The beauty of The Member of the Wedding is in McCullers’ writing of the companionship that Frankie, Berenice, and John Henry provide for one another; they are integral to each other’s lives, and their bonding and bickering confirms the unspoken friendship pact. That’s where the true drama of the play resides, although there are meaningful digressions when Mr. Addams (Reed Birney) emits a racist slur and when Honey drops by with Berenice’s suitor, T. T. Williams (Michael W. Howell), to deliver some news. For the most part, Berenice suppresses her woes and caters wisely to the children — never more so than at the end of the second act, when Frankie and John Henry climb upon her lap and she sings a chorus of “His Eye is on the Sparrow.” (This particular 10-minute sequence is McCullers’ challenge to strong men who claim that nothing makes them cry.)

The play is all the more astonishing for McCullers’ skill at capturing the nuances of Frankie’s abrupt mood changes and John Henry’s languid behavior during a couple of hot summer days. These two have the short-term concentration problems common to their age groups, and Berenice has the long-abiding temperament of grown-ups who associate regularly with children. This isn’t to say that Berenice keeps her mouth shut when Frankie steps out in the fringed dress that she’s selected for the wedding ceremony. (Costume designer Laurie Churba outdoes herself with this item and amuses with John Henry’s funny-hat collection.)

Some plays are famous for the original performances, and The Member of the Wedding is one of them. Anyone taking on its three major roles is held up to the standards set by Julie Harris, whose Frankie Addams put her on the map; Ethel Waters, who took the title of her autobiography from the song that she sang as the loving, generous Berenice; and Brandon de Wilde, whose John Henry was as natural as the sunrise.
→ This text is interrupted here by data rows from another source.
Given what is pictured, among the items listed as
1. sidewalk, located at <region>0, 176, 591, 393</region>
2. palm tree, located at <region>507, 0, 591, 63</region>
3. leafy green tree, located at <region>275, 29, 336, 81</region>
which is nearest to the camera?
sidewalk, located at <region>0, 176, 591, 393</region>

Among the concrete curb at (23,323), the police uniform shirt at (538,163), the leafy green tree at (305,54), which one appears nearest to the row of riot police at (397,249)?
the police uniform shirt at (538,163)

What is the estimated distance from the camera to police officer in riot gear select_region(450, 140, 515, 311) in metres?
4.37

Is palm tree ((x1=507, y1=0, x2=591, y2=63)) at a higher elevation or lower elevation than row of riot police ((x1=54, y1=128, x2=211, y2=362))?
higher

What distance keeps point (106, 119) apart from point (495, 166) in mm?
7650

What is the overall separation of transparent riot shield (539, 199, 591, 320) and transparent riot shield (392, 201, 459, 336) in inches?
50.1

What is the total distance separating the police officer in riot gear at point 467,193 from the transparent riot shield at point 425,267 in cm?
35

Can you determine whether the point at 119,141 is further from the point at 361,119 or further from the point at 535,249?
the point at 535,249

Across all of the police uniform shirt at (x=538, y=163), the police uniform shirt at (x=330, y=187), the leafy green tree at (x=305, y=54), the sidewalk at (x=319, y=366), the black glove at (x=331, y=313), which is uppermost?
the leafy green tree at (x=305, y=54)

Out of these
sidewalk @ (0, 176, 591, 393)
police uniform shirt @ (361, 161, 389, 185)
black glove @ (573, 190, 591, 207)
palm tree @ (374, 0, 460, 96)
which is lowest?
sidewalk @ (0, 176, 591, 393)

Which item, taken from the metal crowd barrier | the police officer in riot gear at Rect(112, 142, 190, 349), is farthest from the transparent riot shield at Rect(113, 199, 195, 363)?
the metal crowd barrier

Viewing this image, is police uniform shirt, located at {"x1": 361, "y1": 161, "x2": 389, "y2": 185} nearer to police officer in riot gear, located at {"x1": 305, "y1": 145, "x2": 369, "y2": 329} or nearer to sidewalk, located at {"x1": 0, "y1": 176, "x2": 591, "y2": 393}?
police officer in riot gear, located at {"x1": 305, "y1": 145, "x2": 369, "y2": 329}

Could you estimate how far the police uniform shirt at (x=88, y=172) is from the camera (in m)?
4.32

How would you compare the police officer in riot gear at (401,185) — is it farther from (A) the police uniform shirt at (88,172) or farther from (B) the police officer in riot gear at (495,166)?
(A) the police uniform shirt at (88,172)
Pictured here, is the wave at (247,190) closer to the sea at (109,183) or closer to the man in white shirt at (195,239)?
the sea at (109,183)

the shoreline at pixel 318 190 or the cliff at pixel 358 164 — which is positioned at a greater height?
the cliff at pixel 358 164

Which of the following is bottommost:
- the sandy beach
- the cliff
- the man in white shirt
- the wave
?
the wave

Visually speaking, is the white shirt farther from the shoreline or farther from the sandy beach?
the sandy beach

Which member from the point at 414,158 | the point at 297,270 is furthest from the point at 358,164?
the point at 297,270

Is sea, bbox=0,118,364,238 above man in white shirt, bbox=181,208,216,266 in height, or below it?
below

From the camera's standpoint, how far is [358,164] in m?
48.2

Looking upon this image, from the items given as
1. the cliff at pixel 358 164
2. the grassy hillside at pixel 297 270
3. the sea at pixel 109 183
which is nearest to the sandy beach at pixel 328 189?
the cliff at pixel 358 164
But this cast comes as close to their celebrated predecessors — all of whom also starred in the 1952 film version — as any picky reviewer could wish. Morton has mastered a pre-teen’s nervous mannerisms; her mercurial changes of mood, the way she angles her thin body and fidgets with her mop-top, all peg Frankie as pent-up in that recognizable way for which the only cure is time. Jackson, whose plumpness signals reassurance, is acerbic when necessary and calming when called for. Metzger is near-perfect as the dawdling, distracted, needy John Henry. What’s wrong with these performances? Nothing other than the fact that they’re not scheduled to be seen in Manhattan. Not yet, anyway.